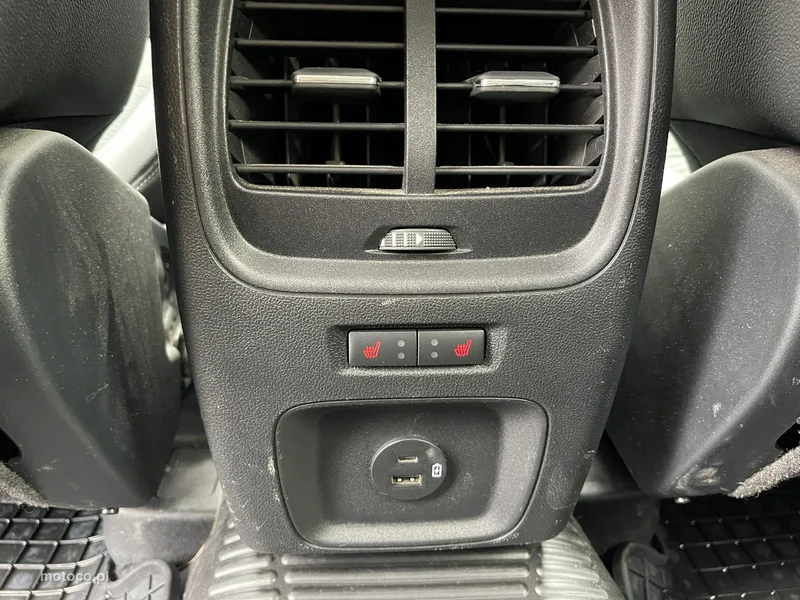 Ford Kuga III 15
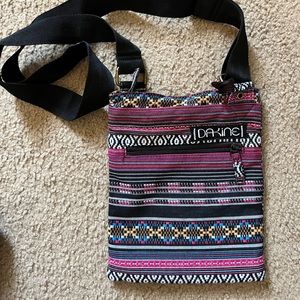 dakine crossbody purse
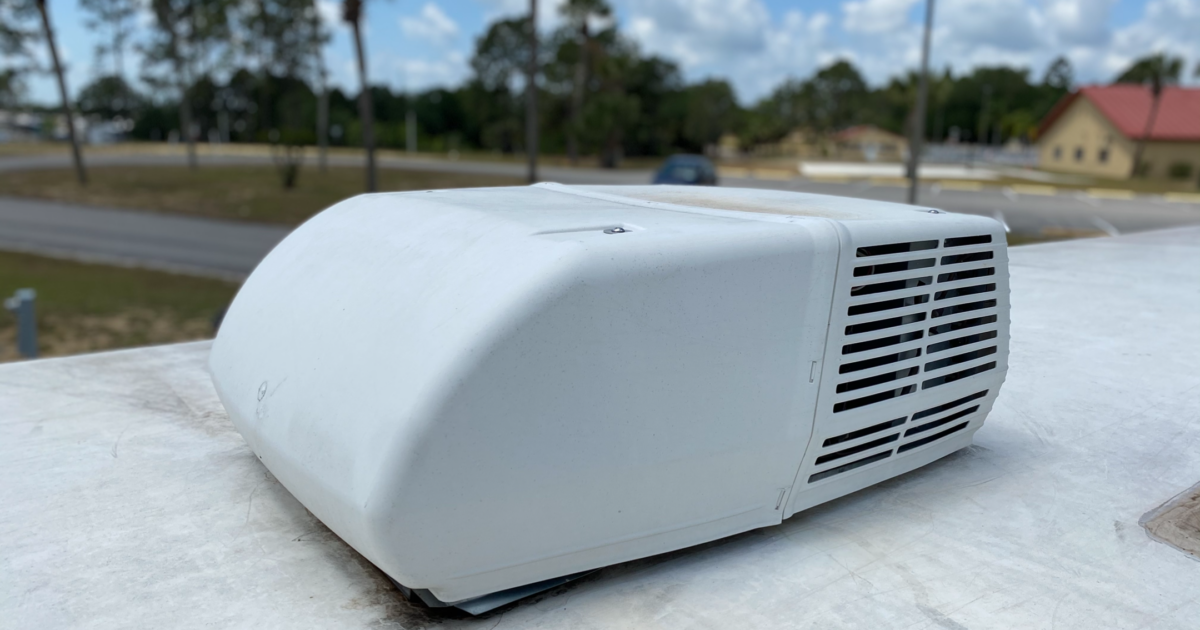 RV air conditioner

## Task item
Your copy of the material above should be exact and free of pictures.

## Response
 Ford Kuga III 15
 dakine crossbody purse
 RV air conditioner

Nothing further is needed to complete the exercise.